=== REQUIRED TASK ===
Set down exactly the lines from the one containing "What is the measured" through the last line of the records below, both included, and nothing else.

Data items:
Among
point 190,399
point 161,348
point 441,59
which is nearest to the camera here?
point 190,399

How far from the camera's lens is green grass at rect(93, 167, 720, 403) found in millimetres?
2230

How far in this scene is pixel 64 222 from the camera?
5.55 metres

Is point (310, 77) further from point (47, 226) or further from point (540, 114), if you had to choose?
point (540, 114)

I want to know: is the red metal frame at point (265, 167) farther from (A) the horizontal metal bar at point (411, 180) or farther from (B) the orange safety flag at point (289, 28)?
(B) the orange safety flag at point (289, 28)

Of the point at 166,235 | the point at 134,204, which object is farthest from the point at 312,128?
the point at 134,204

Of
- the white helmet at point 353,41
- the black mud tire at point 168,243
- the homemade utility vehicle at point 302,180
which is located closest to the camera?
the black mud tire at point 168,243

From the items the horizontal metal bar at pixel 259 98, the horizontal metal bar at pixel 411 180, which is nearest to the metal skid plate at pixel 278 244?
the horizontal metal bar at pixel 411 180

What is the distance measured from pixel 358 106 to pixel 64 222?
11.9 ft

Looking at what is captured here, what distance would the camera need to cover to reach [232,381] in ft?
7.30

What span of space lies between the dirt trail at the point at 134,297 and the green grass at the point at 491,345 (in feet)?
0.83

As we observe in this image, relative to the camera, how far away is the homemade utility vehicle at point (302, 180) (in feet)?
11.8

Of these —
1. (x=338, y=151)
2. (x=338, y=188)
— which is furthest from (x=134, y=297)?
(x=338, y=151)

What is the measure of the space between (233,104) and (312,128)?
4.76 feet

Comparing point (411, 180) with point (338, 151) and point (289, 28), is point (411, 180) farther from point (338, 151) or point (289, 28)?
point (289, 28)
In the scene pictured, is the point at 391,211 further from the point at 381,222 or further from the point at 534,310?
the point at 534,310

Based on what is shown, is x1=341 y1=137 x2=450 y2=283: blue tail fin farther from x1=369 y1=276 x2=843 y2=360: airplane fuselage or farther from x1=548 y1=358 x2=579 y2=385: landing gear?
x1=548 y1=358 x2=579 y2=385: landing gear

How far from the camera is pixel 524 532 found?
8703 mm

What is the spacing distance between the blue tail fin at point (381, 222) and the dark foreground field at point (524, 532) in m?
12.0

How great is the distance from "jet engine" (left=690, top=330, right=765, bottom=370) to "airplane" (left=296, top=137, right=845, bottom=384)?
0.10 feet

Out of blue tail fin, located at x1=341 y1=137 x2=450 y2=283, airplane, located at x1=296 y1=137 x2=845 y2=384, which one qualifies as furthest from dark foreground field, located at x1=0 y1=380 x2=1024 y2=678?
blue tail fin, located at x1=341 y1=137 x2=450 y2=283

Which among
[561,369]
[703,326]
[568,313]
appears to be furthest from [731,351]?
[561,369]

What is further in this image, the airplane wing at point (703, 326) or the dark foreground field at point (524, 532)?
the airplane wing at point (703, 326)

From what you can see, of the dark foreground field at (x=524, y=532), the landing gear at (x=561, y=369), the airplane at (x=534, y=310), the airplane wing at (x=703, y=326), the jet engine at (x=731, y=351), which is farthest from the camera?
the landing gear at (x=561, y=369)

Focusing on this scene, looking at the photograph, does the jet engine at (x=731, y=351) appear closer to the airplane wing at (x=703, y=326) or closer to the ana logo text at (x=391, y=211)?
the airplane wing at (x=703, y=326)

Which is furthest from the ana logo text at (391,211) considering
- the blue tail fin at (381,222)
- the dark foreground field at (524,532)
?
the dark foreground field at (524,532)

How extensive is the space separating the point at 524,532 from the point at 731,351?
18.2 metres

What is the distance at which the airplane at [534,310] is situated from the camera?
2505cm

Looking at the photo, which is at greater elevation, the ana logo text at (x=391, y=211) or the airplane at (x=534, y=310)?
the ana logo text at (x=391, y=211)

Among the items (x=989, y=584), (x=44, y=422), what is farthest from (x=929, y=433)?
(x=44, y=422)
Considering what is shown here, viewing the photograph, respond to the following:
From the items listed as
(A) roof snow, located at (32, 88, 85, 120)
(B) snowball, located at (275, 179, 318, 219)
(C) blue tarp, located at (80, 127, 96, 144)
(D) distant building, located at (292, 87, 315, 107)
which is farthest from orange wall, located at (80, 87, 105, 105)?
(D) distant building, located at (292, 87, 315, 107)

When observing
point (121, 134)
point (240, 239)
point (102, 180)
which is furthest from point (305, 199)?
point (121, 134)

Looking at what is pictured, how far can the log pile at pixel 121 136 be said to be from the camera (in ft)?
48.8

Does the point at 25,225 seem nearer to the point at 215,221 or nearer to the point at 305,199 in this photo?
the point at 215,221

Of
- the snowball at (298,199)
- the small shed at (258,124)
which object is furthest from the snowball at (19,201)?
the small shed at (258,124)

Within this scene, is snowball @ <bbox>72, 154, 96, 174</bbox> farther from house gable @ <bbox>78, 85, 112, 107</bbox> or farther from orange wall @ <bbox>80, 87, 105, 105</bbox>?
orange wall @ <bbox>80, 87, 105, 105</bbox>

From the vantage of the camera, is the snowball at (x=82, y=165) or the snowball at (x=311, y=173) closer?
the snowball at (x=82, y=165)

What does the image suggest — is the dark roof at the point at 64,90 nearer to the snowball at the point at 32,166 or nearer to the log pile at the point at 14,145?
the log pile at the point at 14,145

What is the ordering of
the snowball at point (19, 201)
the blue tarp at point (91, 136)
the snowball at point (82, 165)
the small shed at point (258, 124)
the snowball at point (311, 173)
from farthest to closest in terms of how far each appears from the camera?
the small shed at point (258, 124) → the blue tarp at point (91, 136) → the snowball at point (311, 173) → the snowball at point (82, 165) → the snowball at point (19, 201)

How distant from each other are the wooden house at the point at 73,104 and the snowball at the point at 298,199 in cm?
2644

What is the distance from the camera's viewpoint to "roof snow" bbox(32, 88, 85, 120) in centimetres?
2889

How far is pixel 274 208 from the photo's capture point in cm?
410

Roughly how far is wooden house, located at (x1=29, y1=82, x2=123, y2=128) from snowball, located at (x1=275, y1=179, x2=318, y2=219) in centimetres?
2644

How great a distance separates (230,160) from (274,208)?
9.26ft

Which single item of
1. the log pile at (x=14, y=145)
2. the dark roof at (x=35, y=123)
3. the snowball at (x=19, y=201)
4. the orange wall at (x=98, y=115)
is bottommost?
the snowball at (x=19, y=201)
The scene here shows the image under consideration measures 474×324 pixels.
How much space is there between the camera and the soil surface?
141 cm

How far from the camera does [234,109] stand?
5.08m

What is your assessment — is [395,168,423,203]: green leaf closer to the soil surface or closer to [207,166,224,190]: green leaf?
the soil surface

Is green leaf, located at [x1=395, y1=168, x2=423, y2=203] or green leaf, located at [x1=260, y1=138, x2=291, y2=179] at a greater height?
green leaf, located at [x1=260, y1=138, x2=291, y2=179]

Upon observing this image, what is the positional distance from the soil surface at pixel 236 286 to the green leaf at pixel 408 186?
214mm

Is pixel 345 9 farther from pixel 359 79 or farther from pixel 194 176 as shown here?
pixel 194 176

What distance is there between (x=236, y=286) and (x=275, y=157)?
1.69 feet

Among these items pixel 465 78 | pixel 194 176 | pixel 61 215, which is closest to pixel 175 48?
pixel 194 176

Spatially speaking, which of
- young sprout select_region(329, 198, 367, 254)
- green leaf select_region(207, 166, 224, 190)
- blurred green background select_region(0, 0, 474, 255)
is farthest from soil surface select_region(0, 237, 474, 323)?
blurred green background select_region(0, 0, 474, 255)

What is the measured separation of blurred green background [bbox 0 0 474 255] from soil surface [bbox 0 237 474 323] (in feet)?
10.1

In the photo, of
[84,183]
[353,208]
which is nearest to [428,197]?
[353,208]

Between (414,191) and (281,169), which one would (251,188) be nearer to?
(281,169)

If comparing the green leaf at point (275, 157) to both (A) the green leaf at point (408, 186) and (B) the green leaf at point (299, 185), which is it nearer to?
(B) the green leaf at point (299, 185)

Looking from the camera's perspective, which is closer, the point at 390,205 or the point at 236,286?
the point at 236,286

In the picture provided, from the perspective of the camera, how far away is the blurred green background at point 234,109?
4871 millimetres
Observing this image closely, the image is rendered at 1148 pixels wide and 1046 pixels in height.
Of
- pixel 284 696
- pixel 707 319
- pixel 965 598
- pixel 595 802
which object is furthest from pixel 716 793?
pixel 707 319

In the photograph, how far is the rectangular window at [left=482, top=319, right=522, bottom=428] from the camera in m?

=== CORRECT OUTPUT ===
What is the measured separation of blurred green background [bbox 0 0 474 255] from soil surface [bbox 0 237 474 323] (in feet)?
10.1

In the photo, of
[84,183]
[353,208]
which is nearest to [428,197]?
[353,208]

Between (414,191) and (281,169), which one would (251,188) be nearer to?
(281,169)

If comparing the green leaf at point (275, 157) to both (A) the green leaf at point (408, 186) and (B) the green leaf at point (299, 185), which is it nearer to?
(B) the green leaf at point (299, 185)

Looking from the camera's perspective, which is closer, the point at 390,205 or the point at 236,286?
the point at 236,286

In the picture provided, from the perspective of the camera, how far away is the blurred green background at point 234,109?
4871 millimetres
Observing this image closely, the image is rendered at 1148 pixels wide and 1046 pixels in height.
Of
- pixel 284 696
- pixel 707 319
- pixel 965 598
- pixel 595 802
which object is furthest from pixel 716 793?
pixel 707 319

In the photograph, how far is the rectangular window at [left=482, top=319, right=522, bottom=428] from the camera in m?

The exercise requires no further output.